Каменноостровский проспект у Троицкого моста, 1900-е годы. Трамвай идет. На фотографии цветов не различить, но я как сейчас вижу эти трамваи – красные и желтые. Конку почему-то красили в бурые цвета, а трамваи – в яркие. Помню их звон. Вагоновожатому звонил с задней площадки кондуктор, и это значило, что можно трогать. У вагоновожатого был и свой звонок – для экипажей и пешеходов. Педаль. Чтобы позвонить, он нажимал на педаль. Как же я в детстве мечтал на нее нажать! Следил за суровым лицом вагоновожатого, за его ногой – словно чужой, отдельной, словно на время привинченной к неподвижному его телу, неутомимо тянущейся к педали. Нога была обута в обычные ботинки с галошами, порой – дырявыми. Меня удивляло, что это не мешало ей взаимодействовать с таким изысканным предметом, как электрический звонок.
Экран затуманивается, и всплывает другая фотография. Дворник (1908). В тулупе, валенках… Это, наверное, младший дворник – они лед скоблили, носили по квартирам дрова, но был еще старший дворник, которому младшие подчинялись. Тот чуть ли не в костюме ходил.
А вот Сиверская, дорога от мельницы, начало века. Господи, ведь именно по этой дороге мы всякий раз поднимались! Там, на фотографии, заметен кто-то – уж не мы ли? В пятницу вечером ходили на станцию встречать отца после рабочей недели, а воскресным вечером провожали.

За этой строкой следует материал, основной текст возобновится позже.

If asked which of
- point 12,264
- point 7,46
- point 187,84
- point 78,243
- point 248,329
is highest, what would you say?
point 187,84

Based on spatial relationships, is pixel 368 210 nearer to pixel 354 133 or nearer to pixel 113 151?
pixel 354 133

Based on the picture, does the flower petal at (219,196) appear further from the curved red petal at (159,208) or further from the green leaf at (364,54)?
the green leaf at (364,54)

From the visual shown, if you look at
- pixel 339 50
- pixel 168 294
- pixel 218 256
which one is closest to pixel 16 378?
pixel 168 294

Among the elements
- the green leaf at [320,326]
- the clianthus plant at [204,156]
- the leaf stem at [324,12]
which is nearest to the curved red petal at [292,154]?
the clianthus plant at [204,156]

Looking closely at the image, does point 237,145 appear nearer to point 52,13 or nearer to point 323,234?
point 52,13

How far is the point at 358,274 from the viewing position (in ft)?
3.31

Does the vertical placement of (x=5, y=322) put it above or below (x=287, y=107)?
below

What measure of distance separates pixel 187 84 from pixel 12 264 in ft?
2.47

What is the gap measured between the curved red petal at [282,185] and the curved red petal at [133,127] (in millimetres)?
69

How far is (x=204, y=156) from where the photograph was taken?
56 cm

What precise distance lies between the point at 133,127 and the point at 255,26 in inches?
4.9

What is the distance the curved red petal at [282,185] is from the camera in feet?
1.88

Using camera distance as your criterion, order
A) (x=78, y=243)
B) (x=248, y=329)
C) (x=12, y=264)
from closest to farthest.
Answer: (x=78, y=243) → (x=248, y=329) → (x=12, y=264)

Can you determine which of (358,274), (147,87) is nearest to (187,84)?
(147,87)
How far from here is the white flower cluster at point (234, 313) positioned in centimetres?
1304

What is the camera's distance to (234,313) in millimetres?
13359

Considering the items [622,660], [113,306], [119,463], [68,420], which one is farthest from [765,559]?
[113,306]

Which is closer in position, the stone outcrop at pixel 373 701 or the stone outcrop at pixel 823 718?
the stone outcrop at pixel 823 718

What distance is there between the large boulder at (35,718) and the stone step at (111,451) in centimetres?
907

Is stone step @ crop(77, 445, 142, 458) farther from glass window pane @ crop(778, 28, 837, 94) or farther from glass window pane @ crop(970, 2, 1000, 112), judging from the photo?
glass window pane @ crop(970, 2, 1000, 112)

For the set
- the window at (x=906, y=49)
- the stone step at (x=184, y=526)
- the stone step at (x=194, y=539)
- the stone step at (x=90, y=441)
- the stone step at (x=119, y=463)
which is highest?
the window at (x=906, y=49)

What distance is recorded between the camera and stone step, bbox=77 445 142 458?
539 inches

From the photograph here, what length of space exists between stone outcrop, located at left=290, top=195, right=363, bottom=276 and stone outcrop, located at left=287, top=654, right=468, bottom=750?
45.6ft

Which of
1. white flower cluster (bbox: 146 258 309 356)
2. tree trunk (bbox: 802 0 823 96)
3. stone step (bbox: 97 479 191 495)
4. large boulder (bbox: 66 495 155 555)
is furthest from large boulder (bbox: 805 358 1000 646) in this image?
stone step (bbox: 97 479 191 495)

Главы питерских семейств, уезжавших на дачу, были, вообще говоря, двух видов – дачные мужья и шампаньолики. Дачные мужья с мая по сентябрь отказывались от городской квартиры (снимать ее было довольно дорого) и после работы ежедневно ехали за город к семье. Что отнимало уйму времени и сил. Шампаньолики же, напротив, позволяли себе оставаться в городских квартирах, навещая семьи по выходным. Почему-то считалось, что среди недели шампаньолики встречаются друг с другом, играют в карты и пьют – естественно, шампанское. По своему достатку мой отец был, скорее, дачным мужем, но вел себя, как отъявленный шампаньолик. Всё дело было в том, что в мае он не любил заниматься перевозкой мебели на склад, а в сентябре – поисками квартиры и опять-таки – перевозкой мебели со склада. Мне могут возразить, что такие вещи не любили все. Пожалуй, что все и не любили. Но он – особенно.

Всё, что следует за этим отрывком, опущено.